Exercise description:
Only lines containing the word "Gray" are needed; pull them out of the material.

Extracted data START

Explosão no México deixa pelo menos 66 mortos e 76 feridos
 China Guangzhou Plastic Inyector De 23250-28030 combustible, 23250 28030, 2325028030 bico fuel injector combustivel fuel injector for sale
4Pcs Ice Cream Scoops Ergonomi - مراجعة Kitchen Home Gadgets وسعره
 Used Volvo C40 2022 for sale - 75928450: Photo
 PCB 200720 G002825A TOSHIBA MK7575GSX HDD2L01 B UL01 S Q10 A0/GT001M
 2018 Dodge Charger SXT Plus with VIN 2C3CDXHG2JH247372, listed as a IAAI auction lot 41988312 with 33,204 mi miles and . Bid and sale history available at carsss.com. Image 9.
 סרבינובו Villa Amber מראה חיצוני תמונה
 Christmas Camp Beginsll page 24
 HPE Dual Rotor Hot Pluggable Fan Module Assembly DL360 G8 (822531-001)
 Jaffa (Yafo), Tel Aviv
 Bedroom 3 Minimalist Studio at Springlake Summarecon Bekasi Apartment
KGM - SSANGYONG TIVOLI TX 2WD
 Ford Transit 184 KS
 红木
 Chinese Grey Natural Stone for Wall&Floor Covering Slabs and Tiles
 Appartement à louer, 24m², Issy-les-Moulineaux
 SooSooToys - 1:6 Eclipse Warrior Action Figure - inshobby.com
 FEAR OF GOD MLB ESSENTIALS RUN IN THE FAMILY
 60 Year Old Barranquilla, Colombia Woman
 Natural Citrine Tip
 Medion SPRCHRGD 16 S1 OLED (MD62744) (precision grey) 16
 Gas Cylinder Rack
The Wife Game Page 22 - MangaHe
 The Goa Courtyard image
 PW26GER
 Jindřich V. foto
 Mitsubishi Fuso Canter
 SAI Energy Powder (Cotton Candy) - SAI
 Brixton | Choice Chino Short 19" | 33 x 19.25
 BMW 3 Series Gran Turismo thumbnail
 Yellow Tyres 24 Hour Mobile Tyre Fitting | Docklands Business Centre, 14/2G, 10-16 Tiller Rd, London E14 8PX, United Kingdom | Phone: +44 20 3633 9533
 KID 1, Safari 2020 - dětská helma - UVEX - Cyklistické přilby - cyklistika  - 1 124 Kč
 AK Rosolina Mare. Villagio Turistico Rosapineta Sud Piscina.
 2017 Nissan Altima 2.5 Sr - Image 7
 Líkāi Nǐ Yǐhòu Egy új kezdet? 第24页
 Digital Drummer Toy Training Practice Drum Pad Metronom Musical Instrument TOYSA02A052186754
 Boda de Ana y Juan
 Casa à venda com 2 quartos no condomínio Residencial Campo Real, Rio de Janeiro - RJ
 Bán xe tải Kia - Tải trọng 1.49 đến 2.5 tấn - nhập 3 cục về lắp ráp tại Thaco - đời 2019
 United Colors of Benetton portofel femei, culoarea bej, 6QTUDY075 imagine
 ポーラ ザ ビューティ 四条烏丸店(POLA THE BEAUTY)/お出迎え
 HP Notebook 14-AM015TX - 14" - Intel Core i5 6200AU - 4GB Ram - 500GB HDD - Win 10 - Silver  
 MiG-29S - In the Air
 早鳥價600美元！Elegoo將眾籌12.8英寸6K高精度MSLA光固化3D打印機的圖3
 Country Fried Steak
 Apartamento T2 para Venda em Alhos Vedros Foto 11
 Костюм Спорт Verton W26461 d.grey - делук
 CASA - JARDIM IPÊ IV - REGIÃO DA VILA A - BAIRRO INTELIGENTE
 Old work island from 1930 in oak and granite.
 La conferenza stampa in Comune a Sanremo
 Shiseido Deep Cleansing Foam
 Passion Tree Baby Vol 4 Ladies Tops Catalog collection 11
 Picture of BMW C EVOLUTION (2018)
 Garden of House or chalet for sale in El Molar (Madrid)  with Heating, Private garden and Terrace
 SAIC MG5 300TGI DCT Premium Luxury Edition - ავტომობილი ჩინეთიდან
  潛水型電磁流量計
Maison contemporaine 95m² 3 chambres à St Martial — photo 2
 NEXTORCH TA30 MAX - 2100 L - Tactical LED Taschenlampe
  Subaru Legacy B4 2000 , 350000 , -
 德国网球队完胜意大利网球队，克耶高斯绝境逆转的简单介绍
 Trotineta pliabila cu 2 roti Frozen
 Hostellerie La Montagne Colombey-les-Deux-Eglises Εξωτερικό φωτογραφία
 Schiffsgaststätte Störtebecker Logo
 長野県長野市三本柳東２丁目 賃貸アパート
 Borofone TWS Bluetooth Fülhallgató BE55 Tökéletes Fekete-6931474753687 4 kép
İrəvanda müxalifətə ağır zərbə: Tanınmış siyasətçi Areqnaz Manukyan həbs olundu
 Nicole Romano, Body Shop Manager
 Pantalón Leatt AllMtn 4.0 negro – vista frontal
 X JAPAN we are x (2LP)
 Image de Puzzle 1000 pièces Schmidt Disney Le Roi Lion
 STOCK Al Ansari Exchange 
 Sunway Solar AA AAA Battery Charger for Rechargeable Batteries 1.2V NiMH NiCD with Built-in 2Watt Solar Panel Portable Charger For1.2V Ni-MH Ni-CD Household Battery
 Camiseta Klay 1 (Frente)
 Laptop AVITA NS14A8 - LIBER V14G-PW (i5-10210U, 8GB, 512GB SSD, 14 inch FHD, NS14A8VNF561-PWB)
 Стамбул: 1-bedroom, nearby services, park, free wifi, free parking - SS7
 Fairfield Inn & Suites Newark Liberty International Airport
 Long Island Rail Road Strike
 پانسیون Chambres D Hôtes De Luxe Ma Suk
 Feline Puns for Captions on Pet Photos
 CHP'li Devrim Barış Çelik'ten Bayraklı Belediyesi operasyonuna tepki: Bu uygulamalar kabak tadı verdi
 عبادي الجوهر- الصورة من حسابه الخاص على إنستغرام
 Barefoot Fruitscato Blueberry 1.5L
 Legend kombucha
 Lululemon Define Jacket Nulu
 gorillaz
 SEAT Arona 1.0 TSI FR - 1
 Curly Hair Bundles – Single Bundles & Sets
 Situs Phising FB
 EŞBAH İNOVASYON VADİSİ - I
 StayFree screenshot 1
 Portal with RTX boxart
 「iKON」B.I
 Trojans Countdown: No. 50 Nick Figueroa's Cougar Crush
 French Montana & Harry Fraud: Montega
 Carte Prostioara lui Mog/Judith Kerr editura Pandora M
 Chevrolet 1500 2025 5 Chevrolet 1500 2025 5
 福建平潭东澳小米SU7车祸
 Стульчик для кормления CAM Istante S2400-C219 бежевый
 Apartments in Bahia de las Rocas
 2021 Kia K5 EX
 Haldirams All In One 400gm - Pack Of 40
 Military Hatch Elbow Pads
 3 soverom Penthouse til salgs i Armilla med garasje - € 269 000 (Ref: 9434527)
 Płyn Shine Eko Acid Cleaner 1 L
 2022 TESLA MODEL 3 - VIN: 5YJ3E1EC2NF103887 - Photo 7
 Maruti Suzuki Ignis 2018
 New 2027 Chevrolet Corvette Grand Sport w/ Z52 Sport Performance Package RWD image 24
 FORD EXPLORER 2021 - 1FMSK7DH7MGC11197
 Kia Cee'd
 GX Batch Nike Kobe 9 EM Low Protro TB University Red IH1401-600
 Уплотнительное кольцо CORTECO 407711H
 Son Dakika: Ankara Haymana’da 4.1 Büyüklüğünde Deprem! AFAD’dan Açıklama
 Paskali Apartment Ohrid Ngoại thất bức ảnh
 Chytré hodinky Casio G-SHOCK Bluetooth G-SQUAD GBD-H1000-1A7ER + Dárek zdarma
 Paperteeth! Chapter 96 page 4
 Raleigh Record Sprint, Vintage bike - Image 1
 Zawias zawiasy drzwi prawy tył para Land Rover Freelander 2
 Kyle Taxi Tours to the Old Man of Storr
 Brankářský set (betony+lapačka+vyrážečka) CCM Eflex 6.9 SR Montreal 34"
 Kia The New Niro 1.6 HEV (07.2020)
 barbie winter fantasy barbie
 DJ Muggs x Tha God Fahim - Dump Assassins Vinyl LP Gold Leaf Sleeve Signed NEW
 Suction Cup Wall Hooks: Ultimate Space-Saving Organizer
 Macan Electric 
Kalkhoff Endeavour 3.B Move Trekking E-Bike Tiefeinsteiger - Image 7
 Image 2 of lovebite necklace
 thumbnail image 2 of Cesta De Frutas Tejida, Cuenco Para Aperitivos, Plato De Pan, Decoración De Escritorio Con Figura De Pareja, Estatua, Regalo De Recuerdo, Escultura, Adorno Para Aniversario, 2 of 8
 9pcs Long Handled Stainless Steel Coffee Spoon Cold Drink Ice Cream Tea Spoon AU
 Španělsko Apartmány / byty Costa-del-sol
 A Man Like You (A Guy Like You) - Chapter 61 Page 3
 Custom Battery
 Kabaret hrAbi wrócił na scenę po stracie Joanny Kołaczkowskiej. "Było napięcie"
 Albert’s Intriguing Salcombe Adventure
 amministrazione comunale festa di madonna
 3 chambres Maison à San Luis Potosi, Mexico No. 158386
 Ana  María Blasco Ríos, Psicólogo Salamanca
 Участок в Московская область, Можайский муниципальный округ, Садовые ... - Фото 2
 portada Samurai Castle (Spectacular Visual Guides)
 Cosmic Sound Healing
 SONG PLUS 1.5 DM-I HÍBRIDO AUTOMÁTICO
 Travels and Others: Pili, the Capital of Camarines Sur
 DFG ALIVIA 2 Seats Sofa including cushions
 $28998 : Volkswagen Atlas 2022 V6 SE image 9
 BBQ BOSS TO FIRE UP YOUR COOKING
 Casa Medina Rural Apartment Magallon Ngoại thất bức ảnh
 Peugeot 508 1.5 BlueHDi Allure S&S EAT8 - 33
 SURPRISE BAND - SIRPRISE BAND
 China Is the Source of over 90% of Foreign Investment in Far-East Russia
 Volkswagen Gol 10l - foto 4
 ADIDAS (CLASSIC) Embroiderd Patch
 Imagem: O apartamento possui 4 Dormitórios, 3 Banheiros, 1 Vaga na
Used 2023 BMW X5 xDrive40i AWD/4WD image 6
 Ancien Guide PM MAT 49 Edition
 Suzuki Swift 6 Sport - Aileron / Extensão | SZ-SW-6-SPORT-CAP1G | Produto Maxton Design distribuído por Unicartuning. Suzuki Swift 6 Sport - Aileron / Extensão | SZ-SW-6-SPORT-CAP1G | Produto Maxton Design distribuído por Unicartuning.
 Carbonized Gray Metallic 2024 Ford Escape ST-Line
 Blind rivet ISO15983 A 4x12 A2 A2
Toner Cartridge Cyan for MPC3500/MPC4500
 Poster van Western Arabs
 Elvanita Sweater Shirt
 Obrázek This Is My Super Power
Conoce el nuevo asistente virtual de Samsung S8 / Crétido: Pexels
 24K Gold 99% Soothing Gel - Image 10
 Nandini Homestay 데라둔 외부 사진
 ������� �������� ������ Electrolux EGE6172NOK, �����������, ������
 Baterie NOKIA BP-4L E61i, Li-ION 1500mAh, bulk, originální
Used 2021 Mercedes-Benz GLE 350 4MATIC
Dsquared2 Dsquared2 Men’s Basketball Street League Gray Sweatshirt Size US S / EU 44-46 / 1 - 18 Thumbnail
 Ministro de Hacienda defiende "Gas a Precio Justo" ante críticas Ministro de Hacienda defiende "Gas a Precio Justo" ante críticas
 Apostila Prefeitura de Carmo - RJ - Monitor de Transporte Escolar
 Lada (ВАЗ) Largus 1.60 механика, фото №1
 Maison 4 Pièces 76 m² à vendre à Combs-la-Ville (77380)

Extracted data END

Answer section:
 Carbonized Gray Metallic 2024 Ford Escape ST-Line
Dsquared2 Dsquared2 Men’s Basketball Street League Gray Sweatshirt Size US S / EU 44-46 / 1 - 18 Thumbnail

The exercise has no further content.